WASHINGTON—U.S. retail sales fell more than expected in March as consumers cut back on purchases of motor vehicles and other big ticket items, suggesting that the economy was losing steam at the end of the first quarter because of higher interest rates.
Retail sales dropped 1.0 percent last month, the Commerce Department said on Friday. Data for February was revised up to show retail sales falling 0.2 percent instead of 0.4 percent as previously reported. Economists polled by Reuters had forecast sales slipping 0.4 percent, with estimates ranging from a 0.3 percent gain to a 1.5 percent decline.Retail sales are mostly goods, which are typically bought on credit, and are not adjusted for inflation. The second straight monthly decrease followed a sharp surge in January.
Economists said shifts in spending patterns at the end and start of the year as well as higher prices had made it harder to get a clear read of the data.
There is no consensus that a tightening in credit conditions in March following the failure of two regional banks had impacted retail sales, though data from Citi Credit Cards showed a decline in retail spending during the month.
The pullback in retail sales is mostly attributed to the Federal Reserve’s year-long interest rate hiking campaign, which is slowing inflation by cooling domestic demand. Reports last week showed employment growth and services sector activity slowing in March, while manufacturing continued to slump.
Still, the economy is not slowing fast enough to prevent the U.S. central bank from raising rates one more time in May, before an anticipated pause in June in the Fed’s fastest monetary policy tightening cycle since the 1980s. The Fed has hiked its policy rate by 475 basis points since last March from the near-zero level to the current 4.75 percent–5.00 percent range.
Excluding automobiles, gasoline, building materials, and food services, retail sales slipped 0.3 percent last month. These so-called core retail sales increased by an unrevised 0.5 percent in February.
Core retail sales correspond most closely with the consumer spending component of gross domestic product.

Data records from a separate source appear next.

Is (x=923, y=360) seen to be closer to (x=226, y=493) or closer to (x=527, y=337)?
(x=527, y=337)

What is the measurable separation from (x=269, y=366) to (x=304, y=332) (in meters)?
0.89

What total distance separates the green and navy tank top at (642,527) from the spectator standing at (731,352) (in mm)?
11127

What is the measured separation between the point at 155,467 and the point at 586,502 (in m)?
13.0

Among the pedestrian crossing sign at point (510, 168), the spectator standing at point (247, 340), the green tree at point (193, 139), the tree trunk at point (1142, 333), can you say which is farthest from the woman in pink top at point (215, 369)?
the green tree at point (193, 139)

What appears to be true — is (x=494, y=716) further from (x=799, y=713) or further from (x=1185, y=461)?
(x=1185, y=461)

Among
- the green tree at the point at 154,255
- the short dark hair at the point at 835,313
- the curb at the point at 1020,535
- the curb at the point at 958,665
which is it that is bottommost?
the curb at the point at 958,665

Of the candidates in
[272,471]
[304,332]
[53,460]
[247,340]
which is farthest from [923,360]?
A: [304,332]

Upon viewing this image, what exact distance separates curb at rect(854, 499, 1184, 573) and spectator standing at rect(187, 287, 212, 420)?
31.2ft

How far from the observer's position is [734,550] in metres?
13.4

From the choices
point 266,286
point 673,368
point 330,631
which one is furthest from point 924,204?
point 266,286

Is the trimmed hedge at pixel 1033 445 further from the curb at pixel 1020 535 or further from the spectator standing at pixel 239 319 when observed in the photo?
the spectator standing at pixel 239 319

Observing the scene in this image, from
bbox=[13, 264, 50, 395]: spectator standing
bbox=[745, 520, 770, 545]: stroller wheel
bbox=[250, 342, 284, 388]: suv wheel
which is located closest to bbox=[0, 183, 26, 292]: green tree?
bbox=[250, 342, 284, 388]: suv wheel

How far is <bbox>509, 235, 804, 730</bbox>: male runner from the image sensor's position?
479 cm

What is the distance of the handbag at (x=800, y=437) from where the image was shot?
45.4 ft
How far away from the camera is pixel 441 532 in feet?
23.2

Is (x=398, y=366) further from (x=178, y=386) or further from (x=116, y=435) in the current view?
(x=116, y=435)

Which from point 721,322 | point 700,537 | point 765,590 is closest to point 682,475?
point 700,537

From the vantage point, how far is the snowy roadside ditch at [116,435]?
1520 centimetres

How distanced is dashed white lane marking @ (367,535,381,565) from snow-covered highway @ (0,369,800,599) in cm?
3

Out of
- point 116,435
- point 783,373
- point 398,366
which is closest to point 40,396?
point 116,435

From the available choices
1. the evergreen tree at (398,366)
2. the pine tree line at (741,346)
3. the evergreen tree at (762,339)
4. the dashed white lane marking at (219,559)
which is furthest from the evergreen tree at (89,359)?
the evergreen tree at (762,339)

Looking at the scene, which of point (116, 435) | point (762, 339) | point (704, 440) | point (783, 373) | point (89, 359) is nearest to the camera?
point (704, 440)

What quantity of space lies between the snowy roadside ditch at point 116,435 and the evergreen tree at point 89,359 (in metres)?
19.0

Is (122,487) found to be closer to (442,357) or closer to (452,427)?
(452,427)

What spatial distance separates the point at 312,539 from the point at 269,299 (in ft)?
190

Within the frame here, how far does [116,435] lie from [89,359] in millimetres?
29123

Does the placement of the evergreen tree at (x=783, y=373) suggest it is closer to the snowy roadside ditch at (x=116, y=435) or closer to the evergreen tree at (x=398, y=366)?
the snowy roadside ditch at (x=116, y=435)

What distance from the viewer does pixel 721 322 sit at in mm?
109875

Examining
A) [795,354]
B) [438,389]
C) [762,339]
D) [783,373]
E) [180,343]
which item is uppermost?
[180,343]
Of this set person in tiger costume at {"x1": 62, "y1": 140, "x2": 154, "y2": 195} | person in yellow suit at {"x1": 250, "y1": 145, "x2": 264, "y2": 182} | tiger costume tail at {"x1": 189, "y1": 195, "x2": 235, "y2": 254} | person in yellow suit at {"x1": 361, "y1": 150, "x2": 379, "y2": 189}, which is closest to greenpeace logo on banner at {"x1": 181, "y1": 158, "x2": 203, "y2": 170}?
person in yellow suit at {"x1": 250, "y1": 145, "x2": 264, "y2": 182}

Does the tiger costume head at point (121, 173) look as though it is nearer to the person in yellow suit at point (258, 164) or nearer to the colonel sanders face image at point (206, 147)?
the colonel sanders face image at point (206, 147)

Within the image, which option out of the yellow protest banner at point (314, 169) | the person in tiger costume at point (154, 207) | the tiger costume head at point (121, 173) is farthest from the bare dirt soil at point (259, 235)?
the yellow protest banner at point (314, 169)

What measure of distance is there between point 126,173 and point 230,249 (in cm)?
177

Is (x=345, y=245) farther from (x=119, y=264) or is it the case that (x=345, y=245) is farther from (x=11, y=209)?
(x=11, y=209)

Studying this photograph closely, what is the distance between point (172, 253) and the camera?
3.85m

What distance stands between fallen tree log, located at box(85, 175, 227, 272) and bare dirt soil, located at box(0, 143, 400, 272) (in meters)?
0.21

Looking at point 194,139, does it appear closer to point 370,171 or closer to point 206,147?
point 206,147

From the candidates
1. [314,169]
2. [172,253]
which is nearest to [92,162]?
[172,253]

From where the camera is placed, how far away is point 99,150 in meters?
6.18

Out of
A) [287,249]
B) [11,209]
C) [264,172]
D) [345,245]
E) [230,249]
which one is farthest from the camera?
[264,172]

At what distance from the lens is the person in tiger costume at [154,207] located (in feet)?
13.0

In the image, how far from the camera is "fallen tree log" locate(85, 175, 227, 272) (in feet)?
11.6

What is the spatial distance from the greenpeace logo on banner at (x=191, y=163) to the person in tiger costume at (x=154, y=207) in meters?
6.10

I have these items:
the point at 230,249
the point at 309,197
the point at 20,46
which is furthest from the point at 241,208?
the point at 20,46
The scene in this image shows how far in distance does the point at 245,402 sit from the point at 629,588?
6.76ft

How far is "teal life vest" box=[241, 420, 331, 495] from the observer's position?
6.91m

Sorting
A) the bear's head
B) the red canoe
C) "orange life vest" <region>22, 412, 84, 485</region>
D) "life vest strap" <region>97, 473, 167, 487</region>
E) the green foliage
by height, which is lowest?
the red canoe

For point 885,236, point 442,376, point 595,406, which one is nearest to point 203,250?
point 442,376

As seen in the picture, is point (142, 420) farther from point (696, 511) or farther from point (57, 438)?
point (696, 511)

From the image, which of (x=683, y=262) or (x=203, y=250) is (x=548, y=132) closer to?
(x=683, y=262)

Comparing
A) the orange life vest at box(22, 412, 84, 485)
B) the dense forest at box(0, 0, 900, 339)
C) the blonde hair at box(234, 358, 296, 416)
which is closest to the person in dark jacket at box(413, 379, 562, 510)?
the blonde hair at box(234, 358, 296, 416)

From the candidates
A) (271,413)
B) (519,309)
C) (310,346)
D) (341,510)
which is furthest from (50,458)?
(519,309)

Despite March’s fall, the gains in January and February firmly put consumer spending on track to accelerate in the first quarter.
Consumer spending, which accounts for more than two-thirds of U.S. economic activity, grew at its slowest pace in 2–1/2 years in the fourth quarter. Economic growth estimates for the first quarter are mostly below a 2 percent annualized rate. The economy expanded at a 2.6 percent pace in the October-December quarter.